# IPFW+NAT+FreeBSD7.3 please help to solve problem



## rman-86 (Sep 20, 2010)

Hi. I`m a newby to FreeBSD and i`ve got some problems while configuring my gateway.

I want to share my public lan (ed1 - 10.1.0.0/16) to anyone in my private lan (ed0 - 192.168.1.0/24).
I compiled and installed kernel with following options:


```
options         IPFIREWALL
options         IPFIREWALL_VERBOSE
options         IPFIREWALL_VERBOSE_LIMIT=50
options         IPFIREWALL_NAT
options         LIBALIAS
options         ROUTETABLES=2
options         DUMMYNET
options         HZ="1000"
```

/etc/rc.conf has following lines:


```
gateway_enable="YES"
ifconfig_ed0="inet 192.168.1.1 netmask 255.255.255.0"
ifconfig_ed1="inet 10.1.201.200 netmask 255.255.0.0"
defaultrouter="10.1.254.254"
firewall_enable="YES"
firewall_type="/etc/firewall"
```

/etc/firewall:


```
add 1000 allow ip from 10.1.201.200 to any out xmit ed1
add 1010 allow ip from any to 10.1.201.200 in recv ed1

add 1040 allow ip from any to any via ed0

add 1050 deny ip from any to 192.168.0.0/16 in recv ed1
add 1060 deny ip from 192.168.0.0/16 to any in recv ed1
add 1070 deny ip from any to 172.16.0.0/12 in recv ed1
add 1080 deny ip from 172.16.0.0/12 to any in recv ed1
add 1090 deny ip from any to 10.0.0.0/8 in recv ed1
add 10100 deny ip from 10.0.0.0/8 to any in recv ed1
add 10110 deny ip from any to 169.254.0.0/16 in recv ed1
add 10120 deny ip from 169.254.0.0/16 to any in recv ed1

nat 1 config if ed1 log deny_in same_ports reset

add 10130 nat 1 tcp from any to any out xmit ed1 limit src-addr 20
add 10140 nat 1 ip from any to any out xmit ed1

add 10150 nat 1 ip from any to any in recv ed1

add 65534 deny all from any to any
```

I can ping both pc`s in both lans - 192.168.1.0/24 and 10.1.0.0/16 from FreeBSD. 
When I try to use it as gateway (I sing in gateway: 192.168.1.1 and some ip in my windows pc) time limits out.
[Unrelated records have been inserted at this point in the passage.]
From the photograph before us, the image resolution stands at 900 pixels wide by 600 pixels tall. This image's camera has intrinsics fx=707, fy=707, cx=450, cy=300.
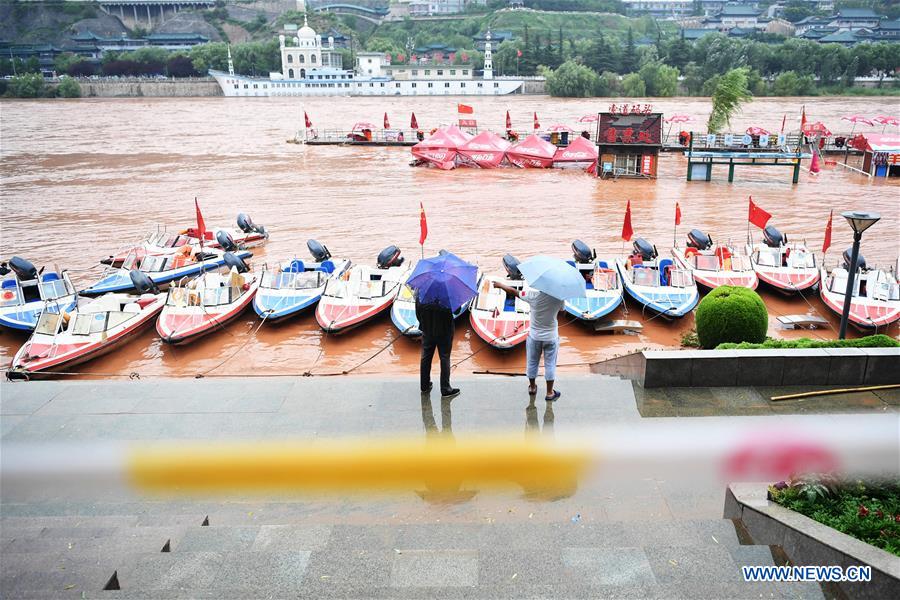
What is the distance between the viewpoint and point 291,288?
710 inches

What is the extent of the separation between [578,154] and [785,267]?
26.3 metres

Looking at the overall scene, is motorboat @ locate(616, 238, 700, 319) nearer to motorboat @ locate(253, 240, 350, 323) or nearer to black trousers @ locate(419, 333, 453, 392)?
motorboat @ locate(253, 240, 350, 323)

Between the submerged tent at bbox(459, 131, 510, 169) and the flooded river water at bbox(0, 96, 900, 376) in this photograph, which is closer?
the flooded river water at bbox(0, 96, 900, 376)

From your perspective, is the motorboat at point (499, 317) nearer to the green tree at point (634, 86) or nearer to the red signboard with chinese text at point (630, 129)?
the red signboard with chinese text at point (630, 129)

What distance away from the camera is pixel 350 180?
4344cm

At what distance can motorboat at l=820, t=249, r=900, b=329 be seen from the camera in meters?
15.8

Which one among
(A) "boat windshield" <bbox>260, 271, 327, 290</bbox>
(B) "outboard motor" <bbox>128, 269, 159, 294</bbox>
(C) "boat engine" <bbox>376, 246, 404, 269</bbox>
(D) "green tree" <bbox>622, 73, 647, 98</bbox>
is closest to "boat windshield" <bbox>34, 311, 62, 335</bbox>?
(B) "outboard motor" <bbox>128, 269, 159, 294</bbox>

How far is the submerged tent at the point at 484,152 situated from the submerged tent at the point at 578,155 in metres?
3.58

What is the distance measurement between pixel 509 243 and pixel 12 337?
1607 cm

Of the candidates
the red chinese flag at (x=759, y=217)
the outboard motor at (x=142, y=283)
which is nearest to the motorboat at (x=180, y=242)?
the outboard motor at (x=142, y=283)

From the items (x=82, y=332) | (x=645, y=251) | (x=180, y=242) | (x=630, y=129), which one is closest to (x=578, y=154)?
(x=630, y=129)

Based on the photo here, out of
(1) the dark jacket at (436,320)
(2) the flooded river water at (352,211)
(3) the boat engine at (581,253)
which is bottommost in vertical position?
(2) the flooded river water at (352,211)

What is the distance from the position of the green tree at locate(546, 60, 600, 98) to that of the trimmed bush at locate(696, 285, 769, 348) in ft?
323

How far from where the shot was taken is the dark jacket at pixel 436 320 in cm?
776
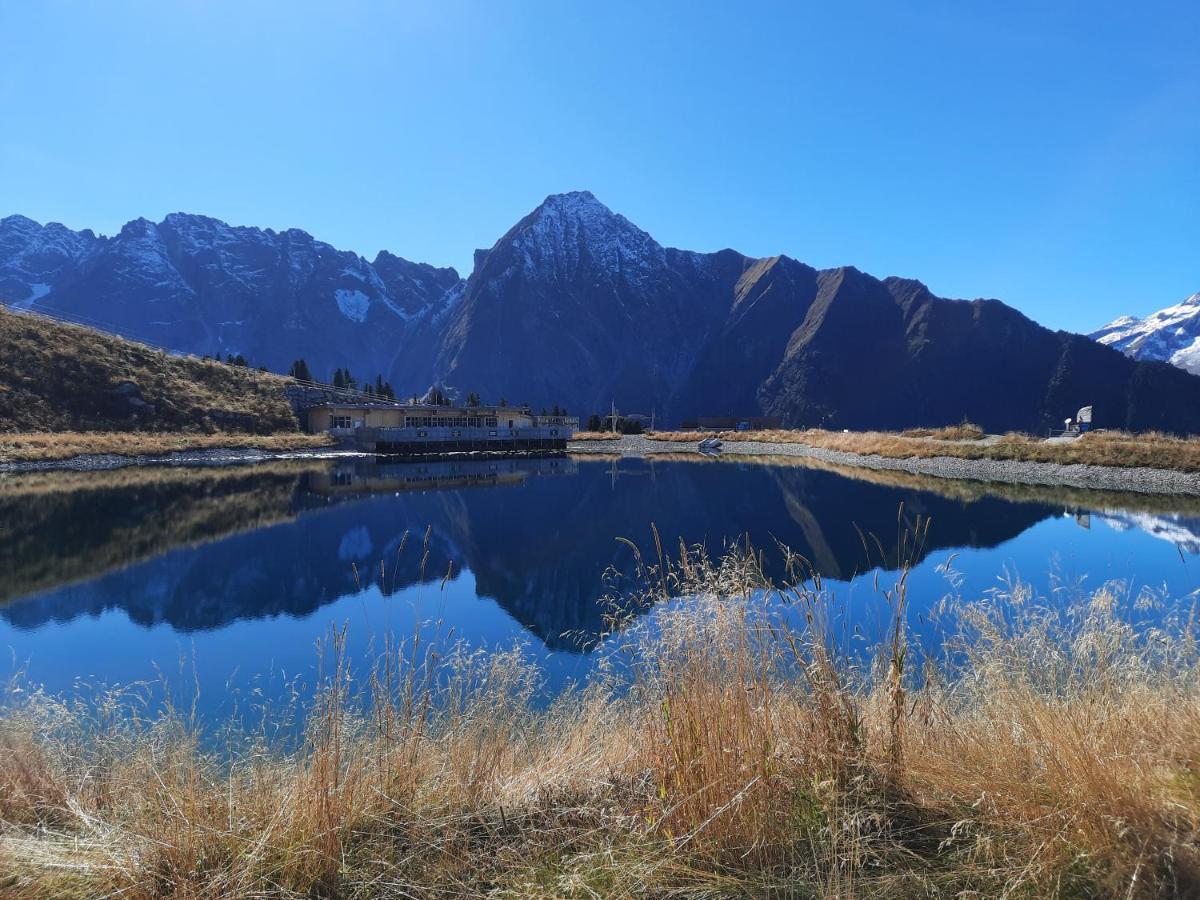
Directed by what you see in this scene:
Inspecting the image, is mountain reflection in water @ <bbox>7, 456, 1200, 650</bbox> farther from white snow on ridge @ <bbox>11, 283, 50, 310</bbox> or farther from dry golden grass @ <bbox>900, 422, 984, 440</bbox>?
white snow on ridge @ <bbox>11, 283, 50, 310</bbox>

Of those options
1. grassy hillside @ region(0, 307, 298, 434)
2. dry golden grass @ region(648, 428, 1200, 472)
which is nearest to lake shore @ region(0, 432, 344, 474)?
grassy hillside @ region(0, 307, 298, 434)

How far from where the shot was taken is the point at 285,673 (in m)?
7.82

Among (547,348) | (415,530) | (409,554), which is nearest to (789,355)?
(547,348)

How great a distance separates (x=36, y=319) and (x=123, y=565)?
5440cm

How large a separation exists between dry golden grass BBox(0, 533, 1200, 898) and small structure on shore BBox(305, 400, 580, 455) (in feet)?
166

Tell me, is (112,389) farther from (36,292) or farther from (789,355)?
(36,292)

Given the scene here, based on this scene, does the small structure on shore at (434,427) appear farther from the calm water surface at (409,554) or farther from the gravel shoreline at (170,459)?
the calm water surface at (409,554)

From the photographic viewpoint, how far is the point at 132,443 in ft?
137

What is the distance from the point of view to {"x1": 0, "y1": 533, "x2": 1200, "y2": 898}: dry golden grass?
2.29 metres

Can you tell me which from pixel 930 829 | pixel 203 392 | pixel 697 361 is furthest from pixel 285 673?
pixel 697 361

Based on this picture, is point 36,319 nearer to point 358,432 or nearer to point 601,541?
point 358,432

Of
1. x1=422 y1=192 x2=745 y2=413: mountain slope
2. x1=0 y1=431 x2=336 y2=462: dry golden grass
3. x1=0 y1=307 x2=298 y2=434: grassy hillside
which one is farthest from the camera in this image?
x1=422 y1=192 x2=745 y2=413: mountain slope

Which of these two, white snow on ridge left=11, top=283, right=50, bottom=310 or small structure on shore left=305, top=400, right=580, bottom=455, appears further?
white snow on ridge left=11, top=283, right=50, bottom=310

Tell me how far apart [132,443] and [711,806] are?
166 feet
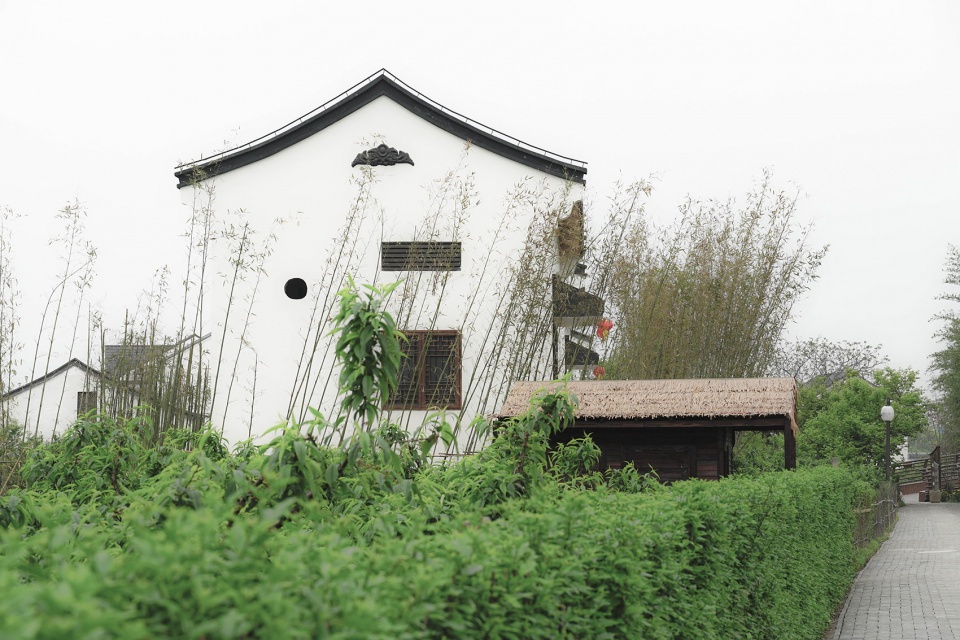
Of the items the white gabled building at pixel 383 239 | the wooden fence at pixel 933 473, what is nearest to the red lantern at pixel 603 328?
the white gabled building at pixel 383 239

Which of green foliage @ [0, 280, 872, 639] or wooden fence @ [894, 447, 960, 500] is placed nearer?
green foliage @ [0, 280, 872, 639]

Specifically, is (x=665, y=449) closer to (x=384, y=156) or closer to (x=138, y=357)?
(x=138, y=357)

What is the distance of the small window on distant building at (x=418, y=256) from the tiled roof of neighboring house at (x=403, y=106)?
150cm

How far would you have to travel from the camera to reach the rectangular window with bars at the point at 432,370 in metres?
12.3

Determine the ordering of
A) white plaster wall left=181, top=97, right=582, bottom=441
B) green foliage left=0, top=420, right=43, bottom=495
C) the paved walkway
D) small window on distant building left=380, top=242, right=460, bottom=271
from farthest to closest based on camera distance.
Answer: white plaster wall left=181, top=97, right=582, bottom=441, small window on distant building left=380, top=242, right=460, bottom=271, the paved walkway, green foliage left=0, top=420, right=43, bottom=495

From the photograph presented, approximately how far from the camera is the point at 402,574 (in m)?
2.23

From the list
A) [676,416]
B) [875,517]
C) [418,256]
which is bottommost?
[875,517]

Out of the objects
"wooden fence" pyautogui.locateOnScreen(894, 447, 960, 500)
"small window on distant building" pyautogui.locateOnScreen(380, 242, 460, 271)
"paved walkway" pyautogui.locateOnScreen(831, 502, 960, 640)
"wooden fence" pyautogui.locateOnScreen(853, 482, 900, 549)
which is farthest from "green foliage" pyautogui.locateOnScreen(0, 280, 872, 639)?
"wooden fence" pyautogui.locateOnScreen(894, 447, 960, 500)

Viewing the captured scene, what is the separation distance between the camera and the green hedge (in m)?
1.66

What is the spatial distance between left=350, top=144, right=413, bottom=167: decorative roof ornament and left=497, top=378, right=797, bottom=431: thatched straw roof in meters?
4.73

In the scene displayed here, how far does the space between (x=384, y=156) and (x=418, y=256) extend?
161cm

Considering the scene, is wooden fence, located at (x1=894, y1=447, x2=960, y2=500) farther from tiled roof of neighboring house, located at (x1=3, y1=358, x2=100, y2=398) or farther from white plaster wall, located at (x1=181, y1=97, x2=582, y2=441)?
tiled roof of neighboring house, located at (x1=3, y1=358, x2=100, y2=398)

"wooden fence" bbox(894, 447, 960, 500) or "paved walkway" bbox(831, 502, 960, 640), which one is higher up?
"wooden fence" bbox(894, 447, 960, 500)

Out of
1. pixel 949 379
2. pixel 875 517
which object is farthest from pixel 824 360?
pixel 875 517
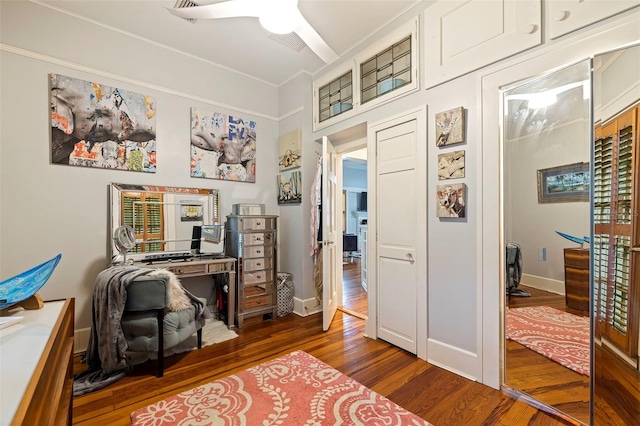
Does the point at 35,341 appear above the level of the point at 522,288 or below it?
above

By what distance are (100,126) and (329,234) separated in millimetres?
2542

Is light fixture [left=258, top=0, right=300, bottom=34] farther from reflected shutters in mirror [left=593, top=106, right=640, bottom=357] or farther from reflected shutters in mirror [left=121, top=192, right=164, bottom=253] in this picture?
reflected shutters in mirror [left=121, top=192, right=164, bottom=253]

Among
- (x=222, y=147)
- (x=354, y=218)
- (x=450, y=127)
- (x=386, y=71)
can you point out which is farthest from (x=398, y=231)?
(x=354, y=218)

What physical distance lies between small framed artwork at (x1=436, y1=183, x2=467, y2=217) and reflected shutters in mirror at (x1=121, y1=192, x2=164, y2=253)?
111 inches

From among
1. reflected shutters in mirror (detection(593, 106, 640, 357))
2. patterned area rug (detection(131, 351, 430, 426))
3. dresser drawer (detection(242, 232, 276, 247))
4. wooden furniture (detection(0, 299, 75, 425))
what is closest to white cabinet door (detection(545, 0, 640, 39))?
reflected shutters in mirror (detection(593, 106, 640, 357))

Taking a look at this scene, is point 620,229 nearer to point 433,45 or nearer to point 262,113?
point 433,45

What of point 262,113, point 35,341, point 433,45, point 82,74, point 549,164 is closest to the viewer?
point 35,341

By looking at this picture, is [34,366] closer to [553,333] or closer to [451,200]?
[451,200]

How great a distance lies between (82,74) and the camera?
8.59ft

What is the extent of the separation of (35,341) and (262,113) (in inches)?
134

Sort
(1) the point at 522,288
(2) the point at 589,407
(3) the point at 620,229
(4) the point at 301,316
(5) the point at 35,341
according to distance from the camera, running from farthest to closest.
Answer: (4) the point at 301,316 → (1) the point at 522,288 → (2) the point at 589,407 → (3) the point at 620,229 → (5) the point at 35,341

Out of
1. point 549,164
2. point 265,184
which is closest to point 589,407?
point 549,164

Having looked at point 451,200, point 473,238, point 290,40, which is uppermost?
point 290,40

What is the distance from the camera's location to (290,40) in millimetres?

The problem is in /etc/firewall but I don`t know how work it out.

Plese help.


----------



## terminus (Sep 20, 2010)

Try this ruleset:

```
add 1040 allow ip from any to any via ed0

add 1050 deny ip from any to 192.168.0.0/16 in recv ed1
add 1060 deny ip from 192.168.0.0/16 to any in recv ed1
add 1070 deny ip from any to 172.16.0.0/12 in recv ed1
add 1080 deny ip from 172.16.0.0/12 to any in recv ed1
add 10110 deny ip from any to 169.254.0.0/16 in recv ed1
add 10120 deny ip from 169.254.0.0/16 to any in recv ed1

nat 1 config if ed1 log deny_in same_ports reset

add 10130 nat 1 tcp from any to any out xmit ed1 limit src-addr 20
add 10131 allow tcp from any to any out xmit ed1

add 10140 nat 1 ip from any to any via ed1
add 10150 allow ip from any to any via ed1

add 65534 deny all from any to any
```

Beware of limit statement on nat rules. The last time I been trying put limits on nat, I got kernel panics. There is one semi-related PR about that problem:
http://www.freebsd.org/cgi/query-pr.cgi?pr=144187
I would not recomended to use limit on nat...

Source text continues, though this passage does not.